▶ Text to read
* * * * * * * * *

# Politically correct name change for Chinese auction



## wheaties

I am in charge of our annual women's tea at church and we have always called our "put the ticket you bought in the bag to win the item of your choice" event a Chinese auction.  We have a new minister who has suggested we change the name to be more politically correct.  Any suggestions?


----------



## Sea Six

Our car club calls it an Oriental Auction.


----------



## Karen G

wheaties said:


> Any suggestions?



Call it what it is--a raffle.


----------



## timeos2

We once though of adopting a chow dog. Would we now have to call it an oriental if we had? 

This PC stuff is really getting beyond silly. There is nothing demeaning in calling it a Chinese auction. 

Seinfeld covered this a decade ago with the "Indian giver" cigar store Indian episode. It was funny then but now it's just out of hand.


----------



## pjrose

But it really is a raffle, not an auction.

* * * * * * * * *

▶ Supplied material
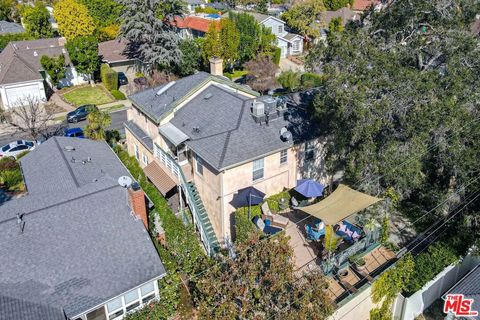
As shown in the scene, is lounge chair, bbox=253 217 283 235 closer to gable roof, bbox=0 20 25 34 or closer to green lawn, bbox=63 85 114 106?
green lawn, bbox=63 85 114 106

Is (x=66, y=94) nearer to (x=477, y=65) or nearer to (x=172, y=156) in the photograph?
(x=172, y=156)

* * * * * * * * *

▶ Prompt 1
Copy everything from "This PC stuff" down to "out of hand." in the forum thread on renaming the Chinese auction, swapping "silly" for "absurd".
▶ Prompt 2
Resume the forum thread on renaming the church's Chinese auction, picking up after its final post.
The material here was taken from a separate source.

▶ Result 1
This PC stuff is really getting beyond absurd. There is nothing demeaning in calling it a Chinese auction. 

Seinfeld covered this a decade ago with the "Indian giver" cigar store Indian episode. It was funny then but now it's just out of hand.

▶ Result 2
----------



## ampaholic

This type of auction used to be called a "Penny Social" because the tickets were a penny - perhaps you could call it that. If your tickets are more call it a Nickel Social, Dime Social or Dollar Social - whatever. 

A variation often seen at Christmas parties was when all the "bidders" took turns and the next person in turn could either keep the item they choose or take the last persons prize/gift - this has been called a "Chinese Gift Exchange" but a more PC term is "Yankee Auction" (who knows why) or "Swiping Secret Santa". This game can be a lot of fun with the right crew involved.


----------



## Beefnot

pjrose said:


> But it really is a raffle, not an auction.



True. Makes me wonder though if anyone has said "make sure to buy a Chines auction ticket", to which someone responded "you mean a raffle?".  Although "raffle" just doesn't have the same ring to it.


----------



## hypnotiq

ampaholic said:


> A variation often seen at Christmas parties was when all the "bidders" took turns and the next person in turn could either keep the item they choose or take the last persons prize/gift - this has been called a "Chinese Gift Exchange" but a more PC term is "Yankee Auction" (who knows why) or "Swiping Secret Santa". This game can be a lot of fun with the right crew involved.



Wow. We always just called it a "White Elephant". Depending on who its played with varies on the cost allowed.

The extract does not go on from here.